Erstellt am 14. April 2015, 11:58

von APA/Red

Sparpläne der Regierung betreffen auch Beamte. Die Regierungsspitze hat sich am Dienstag zu möglichen Einsparungsmaßnahmen zurückhaltend geäußert.

Bundeskanzler Werner Faymann (SPÖ) räumte allerdings ein, dass die von der Regierung geplanten Sparmaßnahmen naturgemäß auch die Beamtenschaft treffen werden. Zuvor hatte Finanzminister Hans Jörg Schelling (ÖVP) gemeint, es gebe "kein Beamtenpaket"."Wenn man in der Verwaltung sparen will, wird das auch die Beamten treffen", sagte Faymann. Denn es sei nun einmal so, dass es bei den Einsparungen zu einem großen Teil um Personalkosten gehen wird. Dies sei aber "kein unüblicher Vorgang".

1,1 Mrd. Euro sollen eingespart werden

Im Rahmen des Finanzrahmens (2016-2019) sollen ja 1,1 Mrd. Euro eingespart werden. Durchgesickerte Pläne, wonach etwa bei der Beamtenschaft 430 Mio. Euro geholt werden sollen, wollten weder Faymann noch Vizekanzler Reinhold Mitterlehner (ÖVP) bestätigen. "Alle Darstellungen sind nicht mit Wahrheitsgehalt versehen", sagte Mitterlehner. Er verwies darauf, dass in der kommenden Woche (21. April) ja nun erst einmal der Bundesfinanzrahmen beschlossen werden soll. Die Details würden ja erst "im Rahmen des nächsten Budgets" im Herbst festgelegt werden.

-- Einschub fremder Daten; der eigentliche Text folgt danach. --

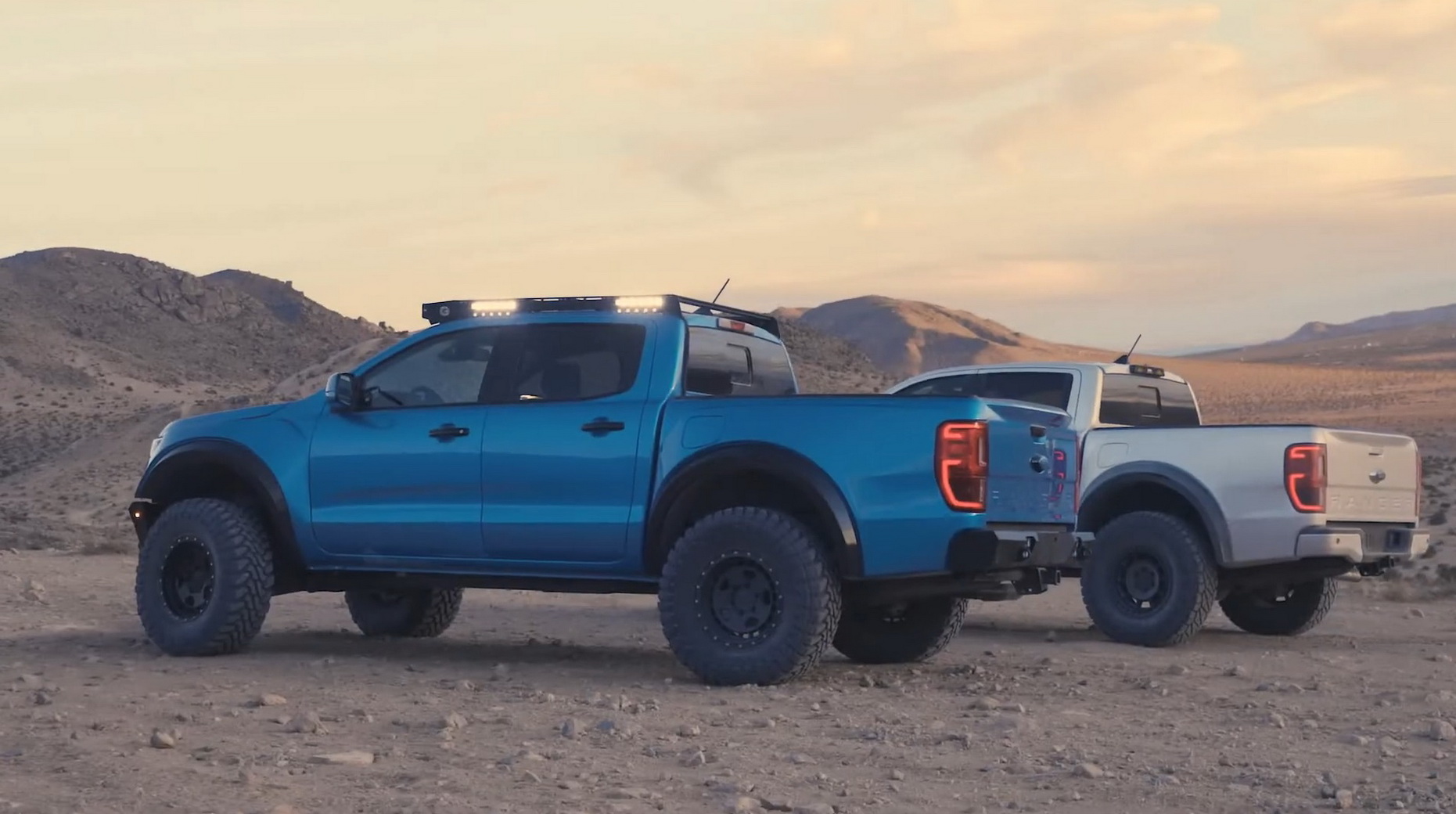 APG’s Ford Ranger ProRunner Is Kinda Like A Ranger Raptor, But Even More Capable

Finanzminister Schelling verwies darauf, dass es um die Sparvorgaben für die einzelnen Ressorts gehe. Die einzelnen Ministerien werden dann Vorschläge machen, "wie sie das realisieren". Es gehe nicht um eine Gruppe, der Bundesfinanzrahmen gebe vielmehr die Summen vor, jedes Ministerium kann über die Einsparungsmaßnahmen dann selbst entscheiden, so Schelling.

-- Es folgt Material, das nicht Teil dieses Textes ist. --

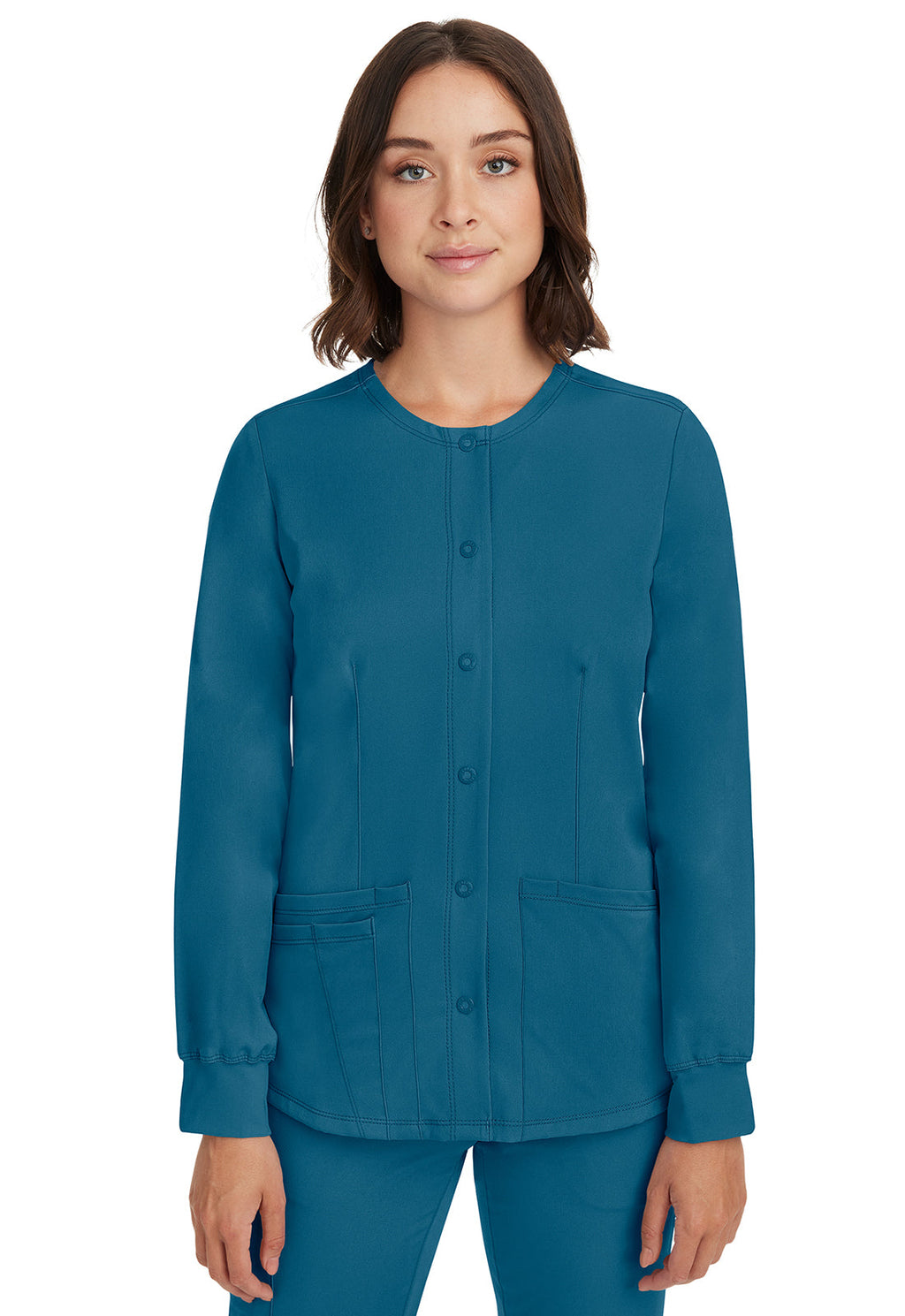 HH Works 5500 Women's Megan Jacket Caribbean
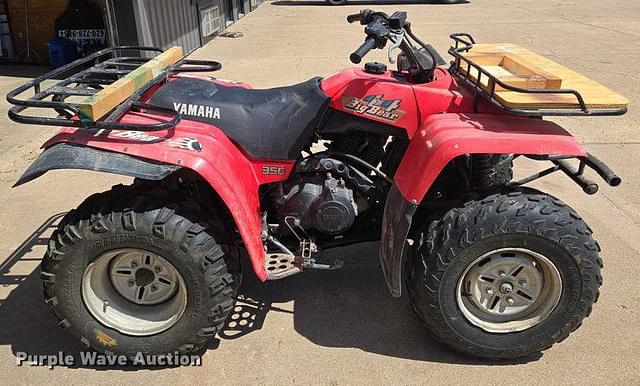 Image of Yamaha Big Bear equipment image 3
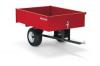 Zahradn traktor Partner P 11577 RB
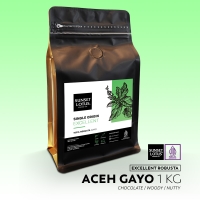 Sunset Lotus Excellent Robusta Gayo 1 Kg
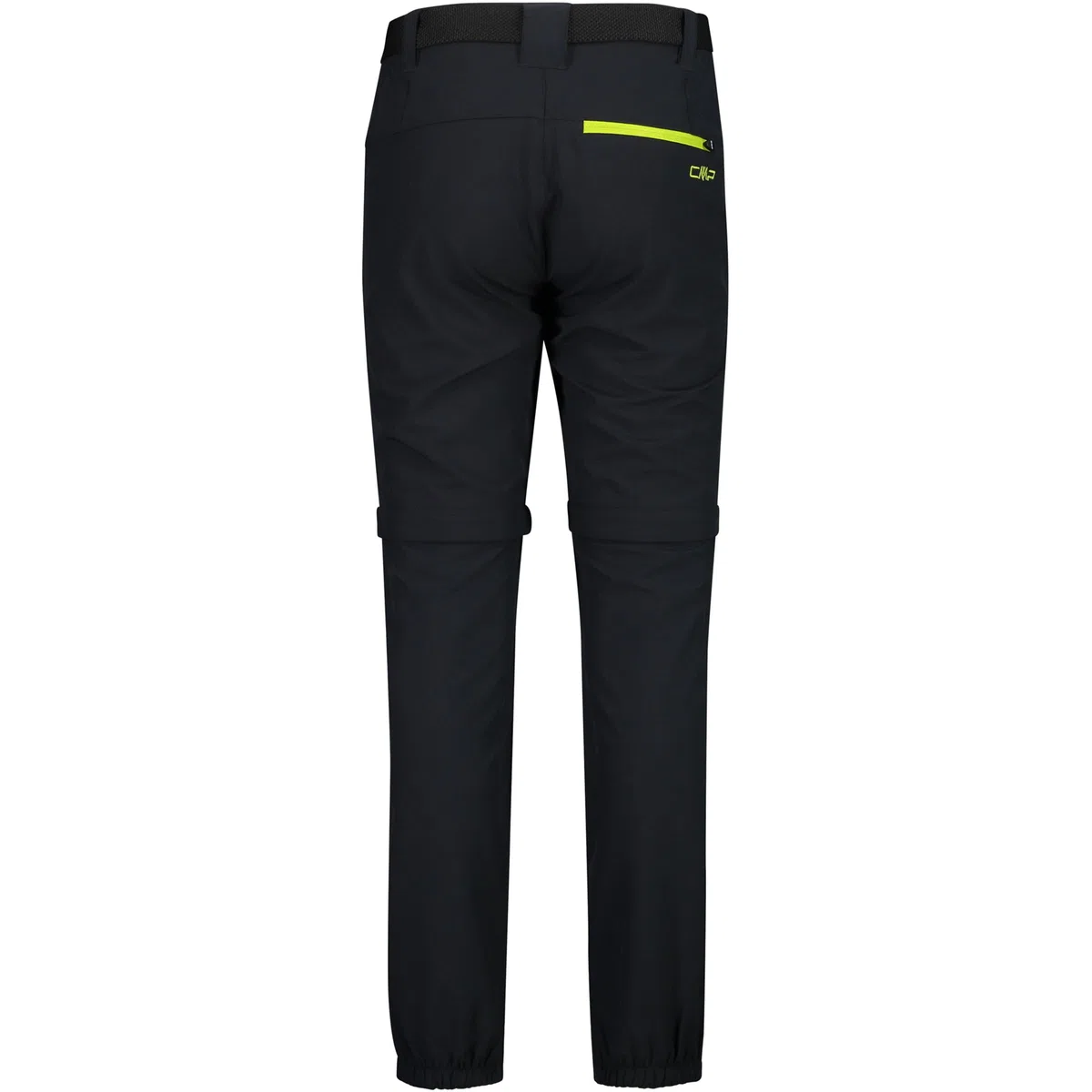 CMP Bambini Long Zip off Stretch Pantaloni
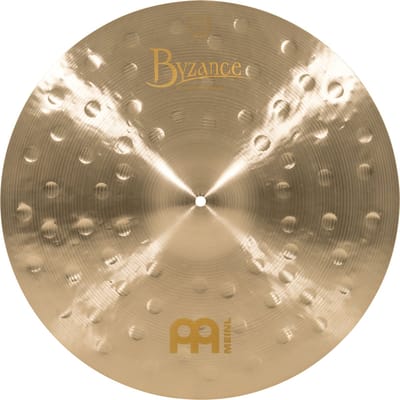 Meinl Byzance Extra Thin Ride 20" B20JETR Jazz Finish - Ride bekken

Finanzielle Situation: "Alles andere als komfortabel"

Im Verteidigungsressort wird der genannte Abschlag von 62,4 Mio. Euro von Experten derzeit genau analysiert, erklärte Verteidigungsminister Gerald Klug (SPÖ). Auf Basis dieser Analyse werden dann die Verhandlungen mit dem Finanzministerium geführt, so Klug. Davor wolle er nicht über "ungelegte Eier" spekulieren. Die finanzielle Situation sei aber "alles andere als komfortabel".

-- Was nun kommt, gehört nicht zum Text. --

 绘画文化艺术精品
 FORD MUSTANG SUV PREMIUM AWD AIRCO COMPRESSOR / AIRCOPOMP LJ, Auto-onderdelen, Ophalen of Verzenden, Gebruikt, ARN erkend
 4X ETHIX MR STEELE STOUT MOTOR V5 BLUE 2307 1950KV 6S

Zu Berichten, wonach es erneut Überlegungen gibt, die Unterrichtsverpflichtung der Lehrer um zwei Stunden auszudehnen, sagte Faymann, die Debatte sei "nicht neu". Man diskutiere ja seit Jahren darüber, dass die Lehrer länger unterrichten sollten. Es habe aber bisher keinen einzigen Verhandlungstermin gegeben, die Sache sei "zur Stunde nicht aktuell".

Gefragt nach dem Vorschlag von Justizminister Wolfgang Brandstetter (ÖVP), wonach im Rahmen der Verwaltungsreform künftig die Gemeinden die Höhe der Grundsteuer festlegen könnten, sagte Faymann, es habe diesbezüglich noch keine Gespräche gegeben. Mitterlehner verwies dazu lediglich erneut darauf, dass konkrete Punkte erst nach dem Beschluss auf den Finanzrahmen diskutiert werden sollen. Hinsichtlich Gerüchten, wonach Maßnahmen bei der Grunderwerbssteuer schon vor dem 1. Jänner 2016 in Kraft treten könnten, sagte Finanzminister Schelling, es sei nicht geplant, dies vorzuziehen.